Digital sharing is the major foundation of social media and social networking sites (SNS). Social media and applications like Twitter and Facebook provide us with a platform for sharing the information and images we come across on a day-to-day basis.
Digital sharing has awakened and fed this inner desire we feel to share our everyday experiences online. Applications like FourSquare or the ‘check in’ feature of Facebook are evidence of this, where we feel the need to alert everyone to our movements and activities.
“The Pew Research Center states that Millennial’s (those who came of age in the new millennium — currently age 20-36) are the “always on generation” (McMahon 2014). This stems from our addiction to technology and constant interactions with it. Speaking from a personal experience, I know if I lose or am without my phone for any extended period of time, I feel as though I am missing a limb.
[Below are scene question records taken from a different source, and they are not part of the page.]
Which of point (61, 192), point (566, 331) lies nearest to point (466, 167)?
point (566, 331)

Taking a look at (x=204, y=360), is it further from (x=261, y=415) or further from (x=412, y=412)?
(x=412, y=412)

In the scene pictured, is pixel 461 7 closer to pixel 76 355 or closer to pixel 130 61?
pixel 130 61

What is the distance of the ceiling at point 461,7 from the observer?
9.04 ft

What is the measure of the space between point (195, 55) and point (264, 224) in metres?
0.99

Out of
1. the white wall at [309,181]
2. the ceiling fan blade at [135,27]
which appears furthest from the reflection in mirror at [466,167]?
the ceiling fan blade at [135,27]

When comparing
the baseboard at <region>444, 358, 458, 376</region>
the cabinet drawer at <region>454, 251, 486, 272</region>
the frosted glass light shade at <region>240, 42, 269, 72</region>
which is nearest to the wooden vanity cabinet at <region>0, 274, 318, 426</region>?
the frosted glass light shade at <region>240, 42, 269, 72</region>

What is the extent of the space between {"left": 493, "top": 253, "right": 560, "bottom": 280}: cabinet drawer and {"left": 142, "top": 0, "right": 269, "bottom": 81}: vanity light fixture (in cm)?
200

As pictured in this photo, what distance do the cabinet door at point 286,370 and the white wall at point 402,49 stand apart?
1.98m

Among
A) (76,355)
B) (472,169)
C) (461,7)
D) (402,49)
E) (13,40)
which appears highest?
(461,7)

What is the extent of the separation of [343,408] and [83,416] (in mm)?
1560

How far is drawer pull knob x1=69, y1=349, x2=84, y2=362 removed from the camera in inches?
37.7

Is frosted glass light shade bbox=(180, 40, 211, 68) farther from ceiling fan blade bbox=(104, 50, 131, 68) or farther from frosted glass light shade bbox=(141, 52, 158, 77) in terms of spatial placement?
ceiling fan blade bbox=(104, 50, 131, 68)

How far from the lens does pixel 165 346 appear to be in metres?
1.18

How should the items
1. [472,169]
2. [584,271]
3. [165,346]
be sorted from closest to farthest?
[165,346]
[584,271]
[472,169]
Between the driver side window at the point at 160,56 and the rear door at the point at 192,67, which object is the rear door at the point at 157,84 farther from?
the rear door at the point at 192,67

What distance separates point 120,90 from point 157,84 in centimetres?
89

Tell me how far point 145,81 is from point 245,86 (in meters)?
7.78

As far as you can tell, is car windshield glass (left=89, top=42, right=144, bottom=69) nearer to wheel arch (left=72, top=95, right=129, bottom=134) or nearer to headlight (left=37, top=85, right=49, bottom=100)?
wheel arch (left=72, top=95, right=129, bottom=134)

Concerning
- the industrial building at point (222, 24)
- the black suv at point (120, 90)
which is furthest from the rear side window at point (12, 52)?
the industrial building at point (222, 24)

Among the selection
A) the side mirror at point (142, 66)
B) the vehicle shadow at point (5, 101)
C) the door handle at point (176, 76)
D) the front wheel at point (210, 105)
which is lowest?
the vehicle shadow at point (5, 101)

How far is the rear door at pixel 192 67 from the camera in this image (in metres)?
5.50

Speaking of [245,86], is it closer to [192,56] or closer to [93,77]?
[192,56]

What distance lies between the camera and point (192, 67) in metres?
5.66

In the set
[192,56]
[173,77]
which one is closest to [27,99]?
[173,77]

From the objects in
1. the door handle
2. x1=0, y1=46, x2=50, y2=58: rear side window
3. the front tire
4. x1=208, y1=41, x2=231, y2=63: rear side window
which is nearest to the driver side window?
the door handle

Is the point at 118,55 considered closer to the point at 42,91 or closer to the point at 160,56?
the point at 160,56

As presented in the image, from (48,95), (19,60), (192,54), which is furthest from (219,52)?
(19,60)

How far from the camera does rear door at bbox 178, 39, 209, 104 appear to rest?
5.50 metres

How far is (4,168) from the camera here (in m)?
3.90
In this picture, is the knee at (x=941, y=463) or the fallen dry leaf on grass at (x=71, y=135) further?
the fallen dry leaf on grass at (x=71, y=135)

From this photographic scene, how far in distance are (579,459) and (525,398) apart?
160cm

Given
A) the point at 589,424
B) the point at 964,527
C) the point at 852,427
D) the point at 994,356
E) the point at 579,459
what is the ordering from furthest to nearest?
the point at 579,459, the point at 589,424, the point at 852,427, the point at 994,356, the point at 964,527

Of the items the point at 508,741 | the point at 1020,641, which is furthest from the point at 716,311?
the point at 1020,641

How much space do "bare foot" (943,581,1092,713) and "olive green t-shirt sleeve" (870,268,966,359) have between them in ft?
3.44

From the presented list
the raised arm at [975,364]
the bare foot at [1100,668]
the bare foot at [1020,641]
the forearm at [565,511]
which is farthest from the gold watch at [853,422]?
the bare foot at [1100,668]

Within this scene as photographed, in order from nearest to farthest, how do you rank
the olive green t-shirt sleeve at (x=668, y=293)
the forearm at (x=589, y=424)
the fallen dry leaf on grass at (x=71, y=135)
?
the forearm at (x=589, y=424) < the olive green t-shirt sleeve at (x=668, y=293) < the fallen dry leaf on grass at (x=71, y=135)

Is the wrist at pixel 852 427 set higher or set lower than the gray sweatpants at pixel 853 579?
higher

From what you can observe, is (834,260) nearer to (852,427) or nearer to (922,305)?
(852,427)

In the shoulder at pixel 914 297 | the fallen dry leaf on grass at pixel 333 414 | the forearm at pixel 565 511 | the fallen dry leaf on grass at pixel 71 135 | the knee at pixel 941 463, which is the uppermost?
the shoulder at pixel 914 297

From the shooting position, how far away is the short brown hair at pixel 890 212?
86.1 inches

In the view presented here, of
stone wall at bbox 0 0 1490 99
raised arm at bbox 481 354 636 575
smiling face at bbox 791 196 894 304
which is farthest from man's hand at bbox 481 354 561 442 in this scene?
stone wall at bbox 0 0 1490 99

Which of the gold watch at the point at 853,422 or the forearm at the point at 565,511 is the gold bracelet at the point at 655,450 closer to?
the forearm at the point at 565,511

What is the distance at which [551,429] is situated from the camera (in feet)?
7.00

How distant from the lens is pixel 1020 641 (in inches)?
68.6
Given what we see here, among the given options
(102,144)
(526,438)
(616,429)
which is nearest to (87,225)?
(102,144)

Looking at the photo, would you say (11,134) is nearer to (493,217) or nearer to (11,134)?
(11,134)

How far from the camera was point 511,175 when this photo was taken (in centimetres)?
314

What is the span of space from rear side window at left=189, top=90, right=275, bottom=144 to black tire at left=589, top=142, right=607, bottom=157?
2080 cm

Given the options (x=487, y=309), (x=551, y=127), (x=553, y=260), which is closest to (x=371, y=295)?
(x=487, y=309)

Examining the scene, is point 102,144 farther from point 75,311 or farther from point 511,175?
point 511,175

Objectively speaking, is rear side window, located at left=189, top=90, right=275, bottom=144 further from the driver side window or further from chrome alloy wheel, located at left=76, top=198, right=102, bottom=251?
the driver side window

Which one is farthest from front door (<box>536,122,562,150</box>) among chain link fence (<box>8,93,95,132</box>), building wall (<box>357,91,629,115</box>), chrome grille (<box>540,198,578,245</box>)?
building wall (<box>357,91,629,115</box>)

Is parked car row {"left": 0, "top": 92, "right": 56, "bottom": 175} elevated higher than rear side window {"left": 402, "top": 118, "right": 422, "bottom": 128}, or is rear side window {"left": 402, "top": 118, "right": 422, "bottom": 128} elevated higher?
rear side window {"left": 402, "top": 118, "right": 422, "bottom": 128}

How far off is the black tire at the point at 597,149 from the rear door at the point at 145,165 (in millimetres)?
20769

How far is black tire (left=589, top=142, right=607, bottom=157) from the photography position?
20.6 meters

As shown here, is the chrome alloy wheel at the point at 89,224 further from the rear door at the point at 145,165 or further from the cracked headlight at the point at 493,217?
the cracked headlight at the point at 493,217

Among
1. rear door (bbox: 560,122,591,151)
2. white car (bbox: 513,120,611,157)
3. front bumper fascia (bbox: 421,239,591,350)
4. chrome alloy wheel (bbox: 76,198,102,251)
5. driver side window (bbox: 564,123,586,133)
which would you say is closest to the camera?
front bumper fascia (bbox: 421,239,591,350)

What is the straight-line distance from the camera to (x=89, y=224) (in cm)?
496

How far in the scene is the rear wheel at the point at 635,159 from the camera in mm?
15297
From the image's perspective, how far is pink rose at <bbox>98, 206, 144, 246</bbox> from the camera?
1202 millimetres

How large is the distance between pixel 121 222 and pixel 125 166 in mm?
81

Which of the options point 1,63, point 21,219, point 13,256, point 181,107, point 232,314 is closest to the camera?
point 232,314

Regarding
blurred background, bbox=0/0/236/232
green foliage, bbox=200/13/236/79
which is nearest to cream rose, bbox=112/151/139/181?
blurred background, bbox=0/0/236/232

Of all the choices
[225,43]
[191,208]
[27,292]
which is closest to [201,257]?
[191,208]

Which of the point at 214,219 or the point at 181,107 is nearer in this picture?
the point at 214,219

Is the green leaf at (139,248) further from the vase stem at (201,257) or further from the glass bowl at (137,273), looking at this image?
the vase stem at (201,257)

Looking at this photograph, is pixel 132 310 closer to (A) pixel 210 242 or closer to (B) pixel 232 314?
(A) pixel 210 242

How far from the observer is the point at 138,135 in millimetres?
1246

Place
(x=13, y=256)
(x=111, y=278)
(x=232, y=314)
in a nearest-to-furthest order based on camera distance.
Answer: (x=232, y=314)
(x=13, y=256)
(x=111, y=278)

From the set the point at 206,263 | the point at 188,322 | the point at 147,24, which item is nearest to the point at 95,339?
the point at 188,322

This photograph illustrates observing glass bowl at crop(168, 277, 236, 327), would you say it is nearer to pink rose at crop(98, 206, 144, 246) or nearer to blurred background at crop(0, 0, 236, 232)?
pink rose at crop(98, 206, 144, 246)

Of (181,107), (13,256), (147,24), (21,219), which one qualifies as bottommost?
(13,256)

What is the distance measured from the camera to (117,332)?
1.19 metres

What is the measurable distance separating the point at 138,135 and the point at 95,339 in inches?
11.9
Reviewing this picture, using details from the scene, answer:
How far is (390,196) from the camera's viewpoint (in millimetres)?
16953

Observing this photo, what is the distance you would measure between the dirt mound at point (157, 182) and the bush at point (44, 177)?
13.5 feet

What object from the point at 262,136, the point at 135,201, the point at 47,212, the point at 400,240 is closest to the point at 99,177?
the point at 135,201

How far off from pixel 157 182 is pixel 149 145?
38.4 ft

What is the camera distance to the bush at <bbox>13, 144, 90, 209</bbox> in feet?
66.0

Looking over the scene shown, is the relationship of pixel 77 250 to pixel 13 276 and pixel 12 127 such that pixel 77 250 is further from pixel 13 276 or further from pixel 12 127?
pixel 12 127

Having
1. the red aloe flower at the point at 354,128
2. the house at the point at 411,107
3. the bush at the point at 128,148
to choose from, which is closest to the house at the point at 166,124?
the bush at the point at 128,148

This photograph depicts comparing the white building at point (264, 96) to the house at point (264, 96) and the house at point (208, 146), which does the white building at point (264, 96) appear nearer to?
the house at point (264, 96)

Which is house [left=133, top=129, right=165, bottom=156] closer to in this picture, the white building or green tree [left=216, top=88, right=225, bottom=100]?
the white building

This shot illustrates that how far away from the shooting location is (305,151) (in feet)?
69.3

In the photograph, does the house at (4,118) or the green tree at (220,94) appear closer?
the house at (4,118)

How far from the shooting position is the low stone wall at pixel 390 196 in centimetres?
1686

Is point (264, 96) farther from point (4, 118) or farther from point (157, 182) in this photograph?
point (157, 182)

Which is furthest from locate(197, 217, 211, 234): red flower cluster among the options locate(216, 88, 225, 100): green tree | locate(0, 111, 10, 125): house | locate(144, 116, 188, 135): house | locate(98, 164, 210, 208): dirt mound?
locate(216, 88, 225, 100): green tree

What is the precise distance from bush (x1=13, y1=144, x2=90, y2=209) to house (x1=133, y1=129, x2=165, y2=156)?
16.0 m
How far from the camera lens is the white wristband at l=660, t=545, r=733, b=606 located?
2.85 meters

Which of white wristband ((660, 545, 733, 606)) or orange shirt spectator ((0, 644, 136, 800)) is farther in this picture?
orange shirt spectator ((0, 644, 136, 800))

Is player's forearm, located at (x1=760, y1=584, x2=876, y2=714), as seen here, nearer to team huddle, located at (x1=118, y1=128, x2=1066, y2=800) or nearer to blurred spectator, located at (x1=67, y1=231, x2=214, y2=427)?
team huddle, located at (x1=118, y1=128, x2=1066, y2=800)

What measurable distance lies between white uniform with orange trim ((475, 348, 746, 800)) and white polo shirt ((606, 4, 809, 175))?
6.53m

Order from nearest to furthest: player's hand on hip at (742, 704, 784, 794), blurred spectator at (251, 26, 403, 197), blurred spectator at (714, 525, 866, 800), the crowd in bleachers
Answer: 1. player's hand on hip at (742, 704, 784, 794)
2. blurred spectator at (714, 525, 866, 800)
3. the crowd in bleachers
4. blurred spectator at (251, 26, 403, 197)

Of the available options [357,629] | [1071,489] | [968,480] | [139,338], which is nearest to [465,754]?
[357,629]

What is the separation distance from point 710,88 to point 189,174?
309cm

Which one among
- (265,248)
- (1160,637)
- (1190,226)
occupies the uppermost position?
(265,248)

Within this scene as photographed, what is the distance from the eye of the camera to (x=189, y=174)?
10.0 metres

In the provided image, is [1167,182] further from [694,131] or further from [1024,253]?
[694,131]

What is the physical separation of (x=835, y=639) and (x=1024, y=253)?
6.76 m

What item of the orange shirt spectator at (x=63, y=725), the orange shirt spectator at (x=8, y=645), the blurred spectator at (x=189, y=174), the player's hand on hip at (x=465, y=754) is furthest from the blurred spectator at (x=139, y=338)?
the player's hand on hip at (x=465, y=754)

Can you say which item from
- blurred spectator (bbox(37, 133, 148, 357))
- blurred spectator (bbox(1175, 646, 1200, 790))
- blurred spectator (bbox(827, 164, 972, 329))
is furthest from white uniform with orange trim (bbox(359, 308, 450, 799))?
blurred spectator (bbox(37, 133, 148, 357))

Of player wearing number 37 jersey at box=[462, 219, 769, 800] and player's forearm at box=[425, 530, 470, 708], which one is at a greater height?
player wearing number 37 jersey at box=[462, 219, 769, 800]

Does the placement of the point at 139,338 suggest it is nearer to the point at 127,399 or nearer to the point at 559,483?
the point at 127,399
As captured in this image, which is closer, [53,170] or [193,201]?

Social media has become an extension of our physical beings, particularly now that so much of the way we present ourselves is a result of our online profile. Even when I am out with friends, I find myself and everyone constantly checking their phones so regularly you’d be forgiven for thinking they were expecting a message from the Queen.
This problem is a common one for the Millennial generation, although it has provided the answer to one of the age-old problems – how to split the bill at dinner. It’s not uncommon to walk in to a restaurant today and see a pile of smart phones face down in a pile on the table, the idea being the first person to pick up and look at their phone has to pay the bill. And yes, it is a lot harder than it sounds.
So significant has our need to record and archive our experiences become, that people are living their lives through a lens and missing out the real experience. Take for example music concerts, the amount of mobile phones you see lighting up the dark as their owners record 30 seconds of Lorde or whoever singing is ridiculous. It takes away from the whole point of going to see an artist live, because you are experiencing the sounds and images through a lens, no different to a TV.
Despite the idea that audiences are missing out on experiences due to their distraction with the screen (and camera lens), it can be argued that by recording these memories -through image, video and sound- the highly sensory and presumably exciting nature of the moment they are experiencing, can be prolonged well into the future. This can be seen as a compromise between the quality and longevity of their experiences; while the quality of the moment is diminished by audiences not being fully immersed in the moment of action, the experiences being recorded can go on to surpass spacial and temporal boundaries otherwise constrained to that moment in time. Watching pre-recorded experiences, such as concerts, can often elicit memories almost as intense and thrilling as they were live. Digital sharing essentially allows for the multiplicity of these memories and experiences, which although compromised in their authenticity, are prolonged and disseminated for many others to also enjoy.
Adding to this, digital sharing allows many to experience these memories of the quality of their time in the present moment.